Real customers. Real reactions. Faster than you'd expect.

Do you need to be a research expert?

No. Whether you're an experienced researcher or a brand team exploring mobile video research for the first time, Indeemo can support you.

Use the platform independently if you have the expertise in-house. Or partner with our Catalyst team for study design, recruitment, moderation, analysis, or the full project. If you have research ambitions but not the capacity or expertise to run the project yourself, we can lend a helping hand as and when you need it.

Indeemo can be more than a platform. It can be a partnership.

The smartest approach is still deeply human

Synthetic personas offer something real: speed, scale, and a useful way to think about customer segments early in a project. What they can't offer is the emotional depth, unexpected nuance, and messy authenticity that come from watching a real customer unpack your product in their actual kitchen.

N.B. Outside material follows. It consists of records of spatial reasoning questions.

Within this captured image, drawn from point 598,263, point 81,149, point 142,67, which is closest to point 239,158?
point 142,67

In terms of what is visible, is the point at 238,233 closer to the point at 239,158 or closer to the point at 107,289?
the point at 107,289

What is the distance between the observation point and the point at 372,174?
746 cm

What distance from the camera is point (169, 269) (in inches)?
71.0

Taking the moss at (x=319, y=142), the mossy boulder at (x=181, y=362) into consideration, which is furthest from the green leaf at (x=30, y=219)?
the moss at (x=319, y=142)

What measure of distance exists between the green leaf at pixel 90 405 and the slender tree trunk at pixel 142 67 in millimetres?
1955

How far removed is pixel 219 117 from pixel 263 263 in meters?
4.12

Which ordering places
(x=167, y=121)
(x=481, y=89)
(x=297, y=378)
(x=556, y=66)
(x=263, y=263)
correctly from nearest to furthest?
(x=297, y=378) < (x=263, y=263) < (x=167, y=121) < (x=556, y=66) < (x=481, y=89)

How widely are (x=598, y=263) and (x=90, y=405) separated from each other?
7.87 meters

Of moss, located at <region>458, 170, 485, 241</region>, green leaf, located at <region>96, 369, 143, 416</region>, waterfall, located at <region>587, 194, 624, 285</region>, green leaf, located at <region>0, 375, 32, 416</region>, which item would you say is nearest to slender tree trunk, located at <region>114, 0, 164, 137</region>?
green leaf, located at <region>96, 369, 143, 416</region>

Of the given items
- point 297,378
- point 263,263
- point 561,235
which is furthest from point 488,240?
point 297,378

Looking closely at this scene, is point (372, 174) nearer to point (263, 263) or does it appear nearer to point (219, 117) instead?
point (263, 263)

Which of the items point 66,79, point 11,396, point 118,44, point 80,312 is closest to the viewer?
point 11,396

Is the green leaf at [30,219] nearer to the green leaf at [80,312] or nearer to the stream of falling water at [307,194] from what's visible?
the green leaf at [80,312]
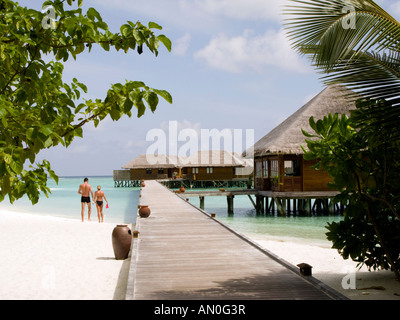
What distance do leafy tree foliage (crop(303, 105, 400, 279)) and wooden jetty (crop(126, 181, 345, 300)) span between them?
108 cm

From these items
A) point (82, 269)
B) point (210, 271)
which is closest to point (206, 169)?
point (82, 269)

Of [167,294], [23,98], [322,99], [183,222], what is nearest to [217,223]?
[183,222]

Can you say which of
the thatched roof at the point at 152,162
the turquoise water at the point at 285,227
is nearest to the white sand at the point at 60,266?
the turquoise water at the point at 285,227

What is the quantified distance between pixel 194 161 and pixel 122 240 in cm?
3821

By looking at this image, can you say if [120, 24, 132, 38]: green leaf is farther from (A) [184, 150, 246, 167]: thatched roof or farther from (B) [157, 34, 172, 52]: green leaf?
(A) [184, 150, 246, 167]: thatched roof

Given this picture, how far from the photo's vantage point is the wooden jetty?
171 inches

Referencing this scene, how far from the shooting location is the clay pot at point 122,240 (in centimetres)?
820

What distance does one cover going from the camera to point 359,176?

In a world racing towards automation, the smartest approach might still be deeply human. Use AI to guide you. Trust real customer stories to inspire your innovation.

Frequently asked questions

What's the difference between a synthetic persona and a traditional persona?

A traditional persona is usually built by a researcher who synthesises qualitative interviews into a composite representative customer. A synthetic persona is generated by an algorithm drawing patterns from a dataset, often with no direct human interview involved. Both aim to represent a customer segment, but one is a human interpretation of real data and the other is an automated approximation.

Can synthetic personas replace real customer research?

In most cases, no. Synthetic personas are useful for early-stage exploration and scaled validation, but they can't capture the emotional nuance, unexpected insight, or in-the-moment behaviour that real customers reveal. For strategic decisions and emotionally sensitive topics, real human research is still essential.

How accurate are synthetic personas?

Accuracy depends entirely on the underlying data. A synthetic persona built from a representative, first-party customer dataset will be more useful than one generated from a general-purpose LLM. Even in the best case, synthetic outputs should be cross-checked against real customer input before informing major decisions.

What kinds of bias can synthetic personas introduce?

Synthetic personas inherit the biases in their source data, and LLMs can amplify those biases further. Common issues include demographic skew, stereotyping, and over-representation of loud or mainstream voices at the expense of quieter, edge-case perspectives. This is one reason real human research remains important for validation.

How does Indeemo fit into a workflow that uses synthetic personas?

Indeemo gives you the real human layer. Use synthetic personas for early hypothesis generation, then run a diary study, video interviews, or mobile ethnography with real participants to validate and deepen what the synthetic layer suggested.